§ SET PROBLEM: Print every entry below word for word, with all its lines and answers, but leave out the pictures.

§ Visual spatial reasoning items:
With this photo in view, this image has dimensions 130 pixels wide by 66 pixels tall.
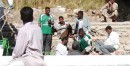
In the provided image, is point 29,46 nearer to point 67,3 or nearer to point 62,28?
point 62,28

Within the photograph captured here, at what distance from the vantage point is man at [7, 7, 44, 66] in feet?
22.1

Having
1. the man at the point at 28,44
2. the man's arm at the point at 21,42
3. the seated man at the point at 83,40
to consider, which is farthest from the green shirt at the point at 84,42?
the man's arm at the point at 21,42

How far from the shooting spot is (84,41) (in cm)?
1275

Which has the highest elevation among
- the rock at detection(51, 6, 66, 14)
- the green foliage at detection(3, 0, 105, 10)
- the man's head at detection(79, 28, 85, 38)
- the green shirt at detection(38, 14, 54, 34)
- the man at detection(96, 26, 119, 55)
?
the green foliage at detection(3, 0, 105, 10)

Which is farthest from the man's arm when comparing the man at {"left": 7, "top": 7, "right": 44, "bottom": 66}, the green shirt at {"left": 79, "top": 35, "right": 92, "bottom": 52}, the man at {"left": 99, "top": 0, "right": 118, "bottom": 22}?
the man at {"left": 99, "top": 0, "right": 118, "bottom": 22}

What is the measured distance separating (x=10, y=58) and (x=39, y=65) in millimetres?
713

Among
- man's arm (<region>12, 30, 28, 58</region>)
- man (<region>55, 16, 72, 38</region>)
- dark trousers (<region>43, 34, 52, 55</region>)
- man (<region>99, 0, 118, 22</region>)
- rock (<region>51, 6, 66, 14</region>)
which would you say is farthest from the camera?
rock (<region>51, 6, 66, 14</region>)

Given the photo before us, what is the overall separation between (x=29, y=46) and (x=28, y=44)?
0.10 ft

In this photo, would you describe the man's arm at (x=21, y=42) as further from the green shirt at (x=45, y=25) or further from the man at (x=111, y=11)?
the man at (x=111, y=11)

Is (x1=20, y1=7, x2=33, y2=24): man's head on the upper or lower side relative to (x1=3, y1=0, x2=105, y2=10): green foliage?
upper

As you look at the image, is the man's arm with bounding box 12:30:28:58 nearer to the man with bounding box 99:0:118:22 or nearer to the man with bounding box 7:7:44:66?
the man with bounding box 7:7:44:66

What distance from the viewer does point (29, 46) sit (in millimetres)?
6773

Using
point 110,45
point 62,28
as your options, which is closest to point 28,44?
point 110,45

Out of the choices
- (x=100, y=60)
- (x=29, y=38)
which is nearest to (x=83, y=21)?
(x=100, y=60)
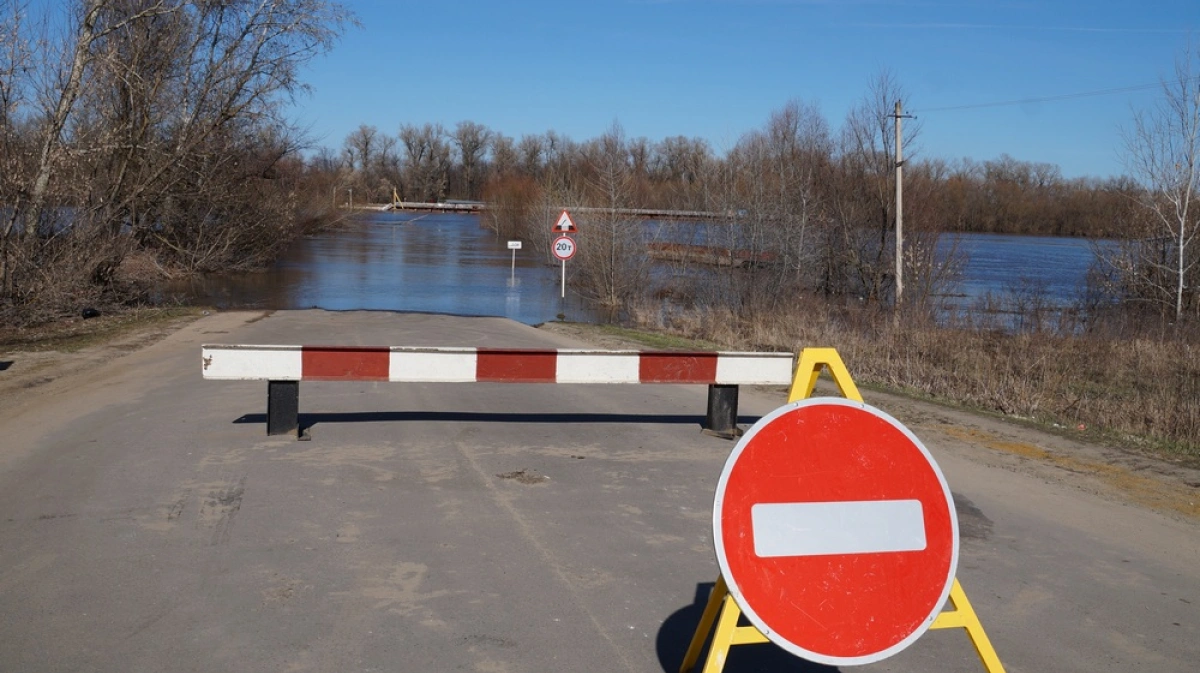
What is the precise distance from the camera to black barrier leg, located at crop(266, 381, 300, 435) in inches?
324

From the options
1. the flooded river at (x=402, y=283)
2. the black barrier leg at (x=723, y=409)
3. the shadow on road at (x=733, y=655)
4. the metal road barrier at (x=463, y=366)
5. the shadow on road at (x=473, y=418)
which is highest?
the flooded river at (x=402, y=283)

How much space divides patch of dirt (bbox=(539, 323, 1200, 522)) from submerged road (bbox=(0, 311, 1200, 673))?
0.70ft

§ COMPLETE RESPONSE:
With this photo in view, this image has dimensions 130 pixels wide by 66 pixels tall.
In the provided image, is point 29,46 nearer to point 67,3 or nearer to point 62,28?
point 62,28

Within the photograph captured here, at what distance from the vantage point is man at [7, 7, 44, 66] in feet?
22.1

Having
1. the man at the point at 28,44
2. the man's arm at the point at 21,42
3. the seated man at the point at 83,40
to consider, which is farthest from the green shirt at the point at 84,42?
the man's arm at the point at 21,42

How far from the shooting spot is (84,41) (in cm)?
1275

Which has the highest elevation among
- the rock at detection(51, 6, 66, 14)
- the green foliage at detection(3, 0, 105, 10)
- the man's head at detection(79, 28, 85, 38)
- the green shirt at detection(38, 14, 54, 34)
- the man at detection(96, 26, 119, 55)
?
the green foliage at detection(3, 0, 105, 10)

Which is farthest from the man's arm when comparing the man at {"left": 7, "top": 7, "right": 44, "bottom": 66}, the green shirt at {"left": 79, "top": 35, "right": 92, "bottom": 52}, the man at {"left": 99, "top": 0, "right": 118, "bottom": 22}?
the man at {"left": 99, "top": 0, "right": 118, "bottom": 22}

What is the measured distance separating (x=10, y=58) and (x=39, y=65) in millimetres?
713

Among
- man's arm (<region>12, 30, 28, 58</region>)
- man (<region>55, 16, 72, 38</region>)
- dark trousers (<region>43, 34, 52, 55</region>)
- man (<region>99, 0, 118, 22</region>)
- rock (<region>51, 6, 66, 14</region>)
which would you say is farthest from the camera?
rock (<region>51, 6, 66, 14</region>)

Given the photo before us, what is the overall separation between (x=29, y=46) and (x=28, y=44)?
0.10 ft

In this photo, would you describe the man's arm at (x=21, y=42) as further from the green shirt at (x=45, y=25) or further from the man at (x=111, y=11)?
the man at (x=111, y=11)

Is (x1=20, y1=7, x2=33, y2=24): man's head on the upper or lower side relative to (x1=3, y1=0, x2=105, y2=10): green foliage?
upper

As you look at the image, is the man's arm with bounding box 12:30:28:58 nearer to the man with bounding box 99:0:118:22 or nearer to the man with bounding box 7:7:44:66?
the man with bounding box 7:7:44:66

What distance from the viewer does point (29, 46) sit (in millimetres)?
6773

Using
point 110,45
point 62,28
as your options, which is closest to point 28,44?
point 110,45

Out of the choices
- (x=100, y=60)
- (x=29, y=38)
which is nearest to (x=83, y=21)?
(x=100, y=60)
What is the precise distance from the camera to black barrier leg, located at crop(266, 381, 300, 435) in inches?
324

From the options
1. the flooded river at (x=402, y=283)
2. the black barrier leg at (x=723, y=409)
3. the shadow on road at (x=733, y=655)
4. the metal road barrier at (x=463, y=366)
5. the shadow on road at (x=473, y=418)
which is highest?
the flooded river at (x=402, y=283)

How much space divides patch of dirt (bbox=(539, 323, 1200, 522)) from submerged road (bbox=(0, 311, 1200, 673))?
0.70ft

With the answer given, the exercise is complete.